§ **ACTIVITY**
Retype only the lines below from the one with "Nonlinear Dynamics of" to the one with "Used 2013 Ford F150 Platinum image 10", inclusive, skipping every image.
##############################
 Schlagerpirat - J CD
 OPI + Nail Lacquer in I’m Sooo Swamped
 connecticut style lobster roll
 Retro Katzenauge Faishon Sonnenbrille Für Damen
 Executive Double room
##############################
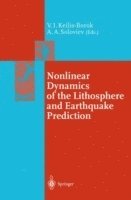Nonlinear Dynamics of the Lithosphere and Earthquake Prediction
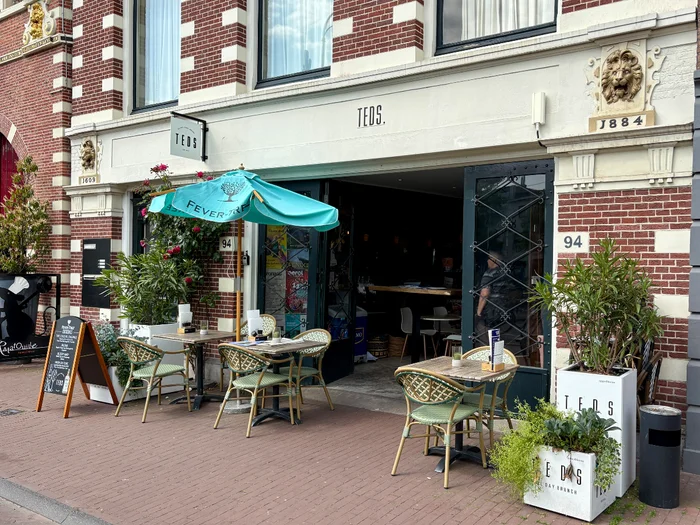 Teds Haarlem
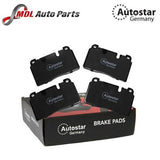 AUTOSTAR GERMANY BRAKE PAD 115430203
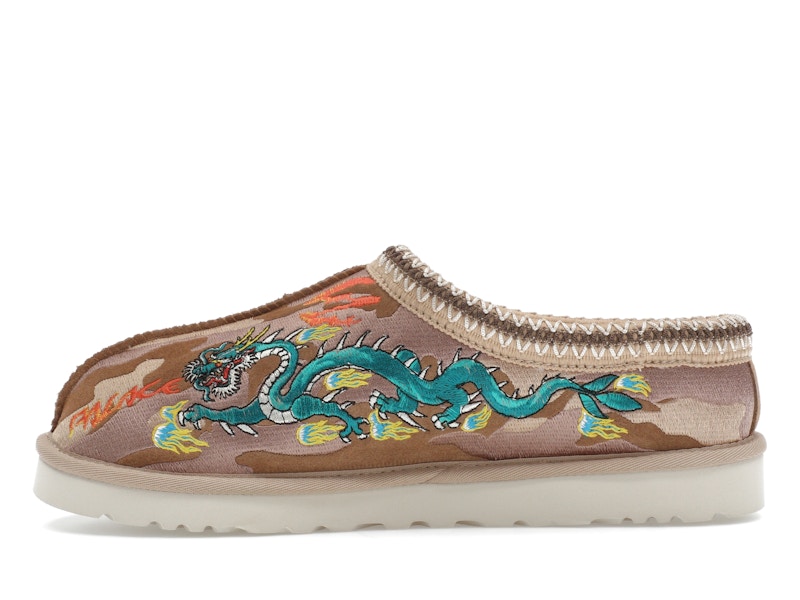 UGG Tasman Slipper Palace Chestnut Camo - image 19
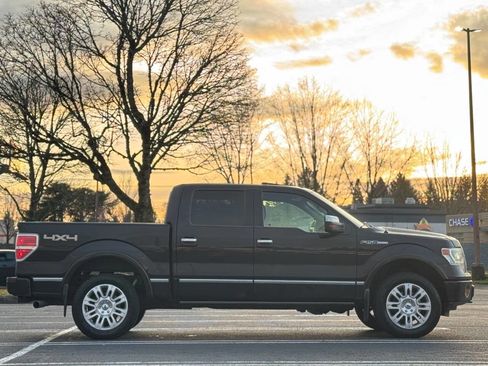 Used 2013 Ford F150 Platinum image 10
##############################
§ **REPLY TO THE EXERCISE**
Nonlinear Dynamics of the Lithosphere and Earthquake Prediction
 Teds Haarlem
 AUTOSTAR GERMANY BRAKE PAD 115430203
 UGG Tasman Slipper Palace Chestnut Camo - image 19
 Used 2013 Ford F150 Platinum image 10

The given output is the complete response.